The End Of Knowledge - Vault 1 - Lex 100 - 39 (2024) - Jitendra Malik: Computer Vision

graph LR classDef vision fill:#f9d4d4, font-weight:bold, font-size:14px; classDef challenges fill:#d4f9d4, font-weight:bold, font-size:14px; classDef cognition fill:#d4d4f9, font-weight:bold, font-size:14px; classDef learning fill:#f9f9d4, font-weight:bold, font-size:14px; classDef development fill:#f9d4f9, font-weight:bold, font-size:14px; classDef future fill:#d4f9f9, font-weight:bold, font-size:14px; linkStyle default stroke:white; Z[Jitendra Malik:
Computer Vision] -.-> A[The complexity and challenges
of computer vision] Z -.-> G[The role of perception,
cognition, and memory in vision] Z -.-> M[Learning and knowledge
representation in computer vision] Z -.-> T[Vision's role in
AI development] Z -.-> AA[Current and future
impacts of AI] Z -.-> AG[Mentorship and problem
selection in AI] A -.-> B[Underestimate computer
vision complexity. 2] A -.-> C[Neuroscience perspective
on vision. 3] A -.-> D[Autonomous driving
vision limitations. 4] A -.-> E[Vision's role
in AI fallacy. 5] A -.-> F[Common sense in
computer vision. 6] G -.-> H[Compare human learning
to AI learning. 7] G -.-> I[Challenges in computer
vision learning. 8] G -.-> J[Computing power disparity
brain vs AI. 9] G -.-> K[The fundamental problem
of computer vision. 10] G -.-> L[Perception, cognition,
memory in vision. 11] M -.-> N[Learning vs. coding
knowledge in AI. 12] M -.-> O[Benchmarks reflect child
learning in vision. 13] M -.-> P[Embodiment for
AI development. 14] M -.-> Q[Break correlation-causation
barrier in vision. 15] M -.-> R[Exploratory learning and
simulation for vision. 23] M -.-> S[Feedback mechanisms
in vision systems. 24] T -.-> U[Vision before language
in AI development. 16,25] T -.-> V[The role of
vision in AI. 17] T -.-> W[End-to-end learning
in computer vision. 18] T -.-> X[Deep learning's potential
in vision. 19] T -.-> Y[Multimodal learning's importance
in vision. 26] AA -.-> AB[AI's current and
future impacts. 20] AA -.-> AC[Long-term video
understanding challenges. 21] AA -.-> AD[3D world understanding
challenges. 22] AA -.-> AE[Ethical and societal
impacts of AI. 27] AA -.-> AF[The future of AI
and unknown unknowns. 28] Z -.-> AH[Deep learning's surprises
and limitations. 29] Z -.-> AI[Jitendra Malik's impact
on computer vision. 1] class A,B,C,D,E,F,AC,AD vision; class G,H,I,J,K,L challenges; class M,N,O,P,Q,R,S cognition; class T,U,V,W,X,Y,AH learning; class AA,AB,AE,AF development; class AG,AI future;

Custom ChatGPT resume of the OpenAI Whisper transcription:

1.- Jitendra Malik's Influence in Computer Vision: Malik has significantly impacted both the era before and after the deep learning revolution in computer vision.
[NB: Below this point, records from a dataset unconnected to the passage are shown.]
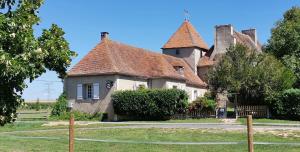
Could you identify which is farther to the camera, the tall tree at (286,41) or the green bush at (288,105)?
the tall tree at (286,41)

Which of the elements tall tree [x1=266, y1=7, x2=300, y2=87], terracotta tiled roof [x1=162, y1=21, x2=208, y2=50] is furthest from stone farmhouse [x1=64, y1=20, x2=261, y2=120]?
tall tree [x1=266, y1=7, x2=300, y2=87]

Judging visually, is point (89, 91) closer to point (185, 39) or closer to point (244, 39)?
point (185, 39)

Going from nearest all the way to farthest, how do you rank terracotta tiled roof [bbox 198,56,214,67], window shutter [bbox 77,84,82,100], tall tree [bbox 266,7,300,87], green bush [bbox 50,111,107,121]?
green bush [bbox 50,111,107,121]
window shutter [bbox 77,84,82,100]
tall tree [bbox 266,7,300,87]
terracotta tiled roof [bbox 198,56,214,67]

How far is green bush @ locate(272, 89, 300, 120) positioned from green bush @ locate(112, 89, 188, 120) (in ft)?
23.3

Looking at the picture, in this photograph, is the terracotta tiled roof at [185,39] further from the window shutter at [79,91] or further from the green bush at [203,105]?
the window shutter at [79,91]

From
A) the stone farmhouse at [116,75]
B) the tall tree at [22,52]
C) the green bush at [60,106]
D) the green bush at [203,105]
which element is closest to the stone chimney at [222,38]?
the stone farmhouse at [116,75]

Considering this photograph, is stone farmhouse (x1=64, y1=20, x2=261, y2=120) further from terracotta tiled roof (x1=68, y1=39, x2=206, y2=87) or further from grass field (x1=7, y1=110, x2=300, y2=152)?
grass field (x1=7, y1=110, x2=300, y2=152)

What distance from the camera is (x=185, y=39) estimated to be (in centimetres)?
5312

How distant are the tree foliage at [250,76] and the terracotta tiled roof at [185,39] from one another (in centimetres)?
1662

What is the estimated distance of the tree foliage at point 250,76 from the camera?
3409cm

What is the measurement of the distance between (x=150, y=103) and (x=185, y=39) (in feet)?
65.4

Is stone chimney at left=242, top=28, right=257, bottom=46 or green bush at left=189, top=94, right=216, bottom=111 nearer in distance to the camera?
green bush at left=189, top=94, right=216, bottom=111

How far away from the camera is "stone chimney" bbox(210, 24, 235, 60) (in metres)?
51.1

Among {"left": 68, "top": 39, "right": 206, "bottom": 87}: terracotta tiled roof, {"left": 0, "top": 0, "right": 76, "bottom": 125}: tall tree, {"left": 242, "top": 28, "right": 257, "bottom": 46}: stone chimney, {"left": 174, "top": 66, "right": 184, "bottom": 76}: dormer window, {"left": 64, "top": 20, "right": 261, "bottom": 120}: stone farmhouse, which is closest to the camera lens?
{"left": 0, "top": 0, "right": 76, "bottom": 125}: tall tree
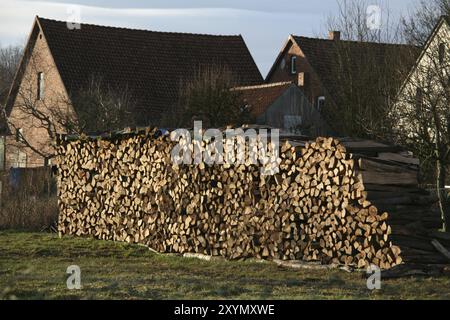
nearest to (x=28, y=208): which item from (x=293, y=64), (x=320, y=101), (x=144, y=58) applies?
(x=144, y=58)

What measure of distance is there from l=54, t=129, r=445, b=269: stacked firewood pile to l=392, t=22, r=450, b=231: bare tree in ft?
22.1

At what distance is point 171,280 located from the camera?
1199 centimetres

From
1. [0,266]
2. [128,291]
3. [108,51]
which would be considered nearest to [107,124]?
[108,51]

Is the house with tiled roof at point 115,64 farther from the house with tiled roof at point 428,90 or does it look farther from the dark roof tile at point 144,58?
the house with tiled roof at point 428,90

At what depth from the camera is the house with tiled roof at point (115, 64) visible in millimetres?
39750

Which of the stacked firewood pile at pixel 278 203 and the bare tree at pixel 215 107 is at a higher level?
the bare tree at pixel 215 107

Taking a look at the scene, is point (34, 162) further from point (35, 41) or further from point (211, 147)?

His work has received over 180,000 citations, highlighting his role in mentoring many top researchers in the field.

2.- The Underestimation of Computer Vision Complexity: The conversation begins with the mention of the Summer Vision Project by Seymour Papert in 1966, emphasizing the long-standing underestimation of computer vision's complexity. This underestimation stems from the unconscious way humans process vision, contrasting sharply with the conscious effort required in tasks like chess or mathematical theorem proving.

3.- The Neuroscience Perspective on Vision: Malik points out that a considerable part of the cerebral cortex is dedicated to visual processing in humans and other primates, underscoring the complexity of the task from a neuroscience viewpoint.

4.- Autonomous Driving and Vision's Limitations: Malik expresses skepticism about fully autonomous driving in the near future, attributing this to the occasional need for sophisticated cognitive reasoning, a challenge not yet overcome by current computer vision systems.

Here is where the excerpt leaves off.